Long Buddha, Short the Self

The average investor has a visceral aversion to forecasting technological change. Radically transformative technologies such as Tesla, Bitcoin, and even the internet itself are initially met with heavy skepticism and even outright dismissal by mainstream pundits. Mainstreet and Wallstreet alike miss the boat, leaving the most explosive early returns to fringe visionaries.

“If you are right in consensus, you don’t make money because your returns get arbitraged away. The only way to make outsized returns as an investor or entrepreneur is to be right in non-consensus.”

Andy Rachleff, Wealthfront CEO

Our aversion to future projecting is neurobiological.

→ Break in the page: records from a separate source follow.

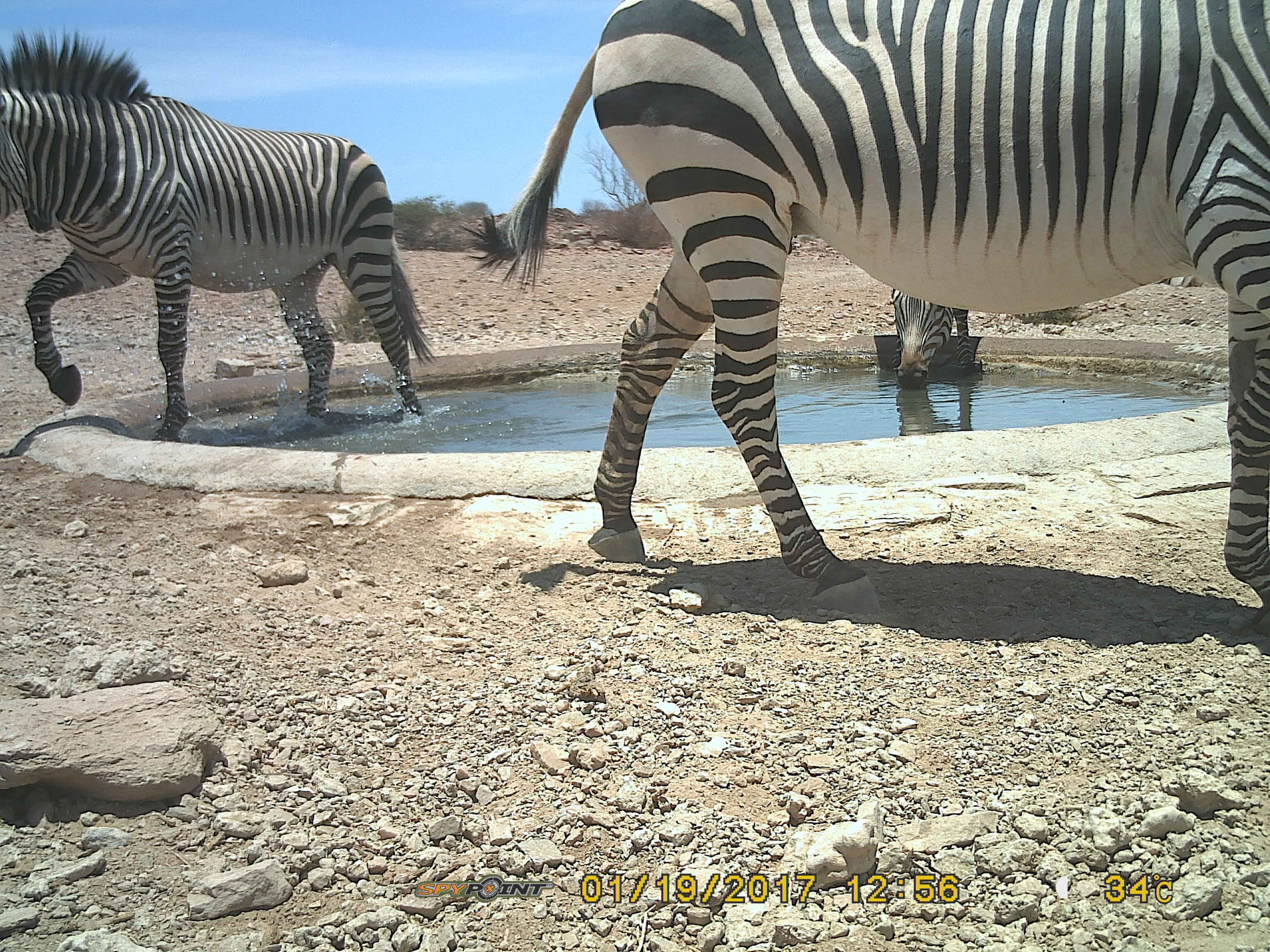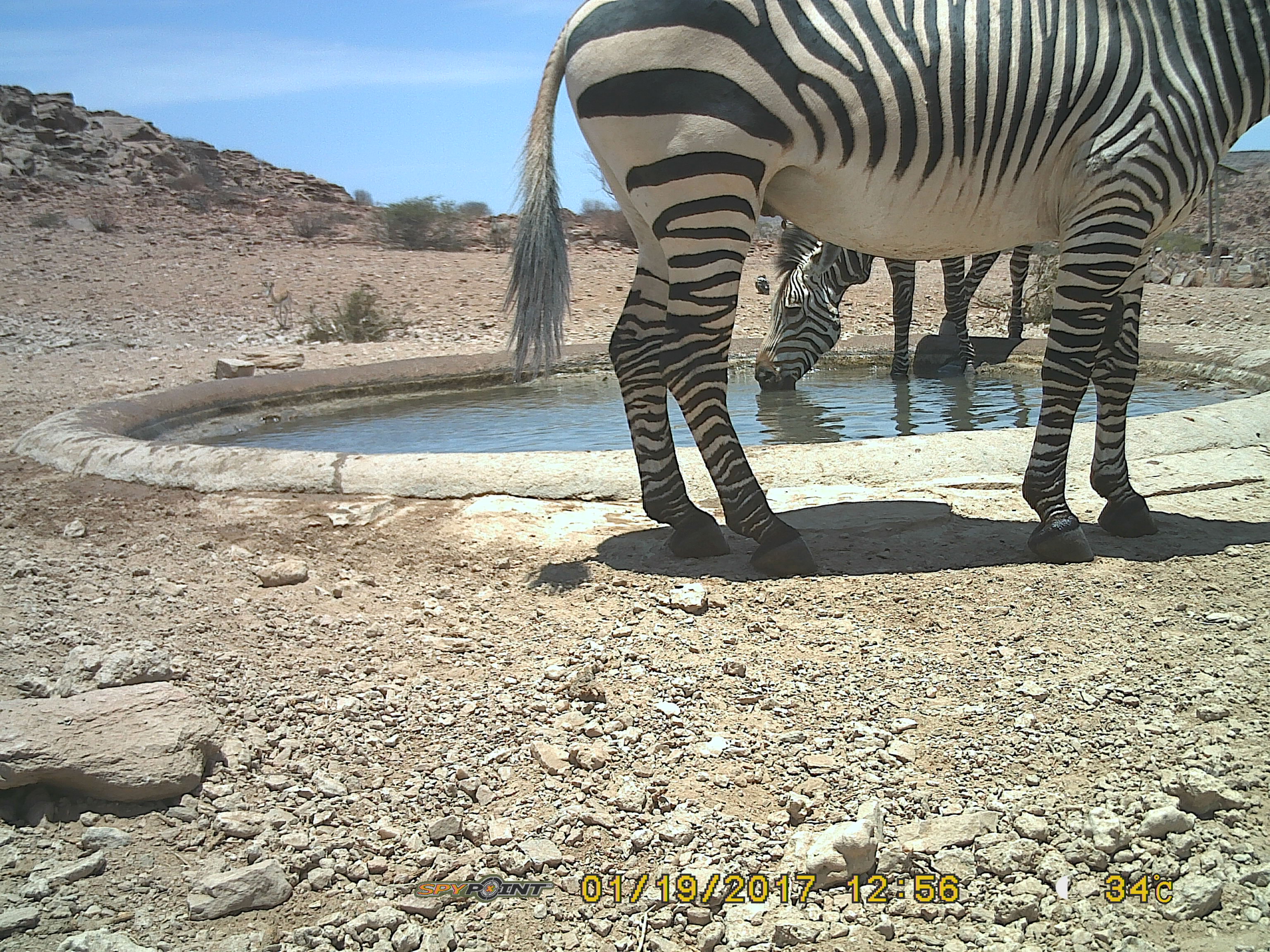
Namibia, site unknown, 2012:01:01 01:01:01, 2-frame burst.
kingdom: Animalia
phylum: Chordata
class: Mammalia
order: Perissodactyla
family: Equidae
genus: Equus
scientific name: Equus zebra hartmannae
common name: hartmann's mountain zebra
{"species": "Equus zebra hartmannae (hartmann's mountain zebra)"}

Indeed, when pondering what innovations might shape our future, our medial pre-frontal cortex—the part of the brain that references the self—shuts down¹. This means that individuals with a strong attachment to the sense of self—and unfamiliarity with ego-dissolving states of consciousness—feel repulsed trying to imagine a future where they, quite literally, feel like strangers to themselves.  Our brains are hardwired to resist envisioning such ego-disruptive futures.

Could mindfulness meditation, in tandem with practicing the Buddhist concept of non-attachment, make us better investors?  It’s no coincidence that some of the world’s best investors (Naval Ravikant, Ray Dalio, etc.) laud meditation as their most impactful daily practice. Meditation quiets the default mode network of the brain, responsible for self-referential, “me”-centered thinking. The state of non-attachment and present-state awareness reached during meditation strips bias (sunk cost fallacy? No more!), encourages flexible thinking (fMRI shows disparate areas of the brain begin to communicate during meditation), and helps down-regulate the two main emotions that plague investors: fear and greed.

Perhaps investors trained in quieting the ego through meditation are better suited to see and embrace disruptive technologies than their peers. After all, asymmetric returns come from being long—rather than short—innovation.

“Cynicism is easy. Mimicry is easy. Optimistic contrarians are the rarest breed.”

Naval Ravikant

¹ From Peter Diamandis in “The Future is Faster Than You Think.”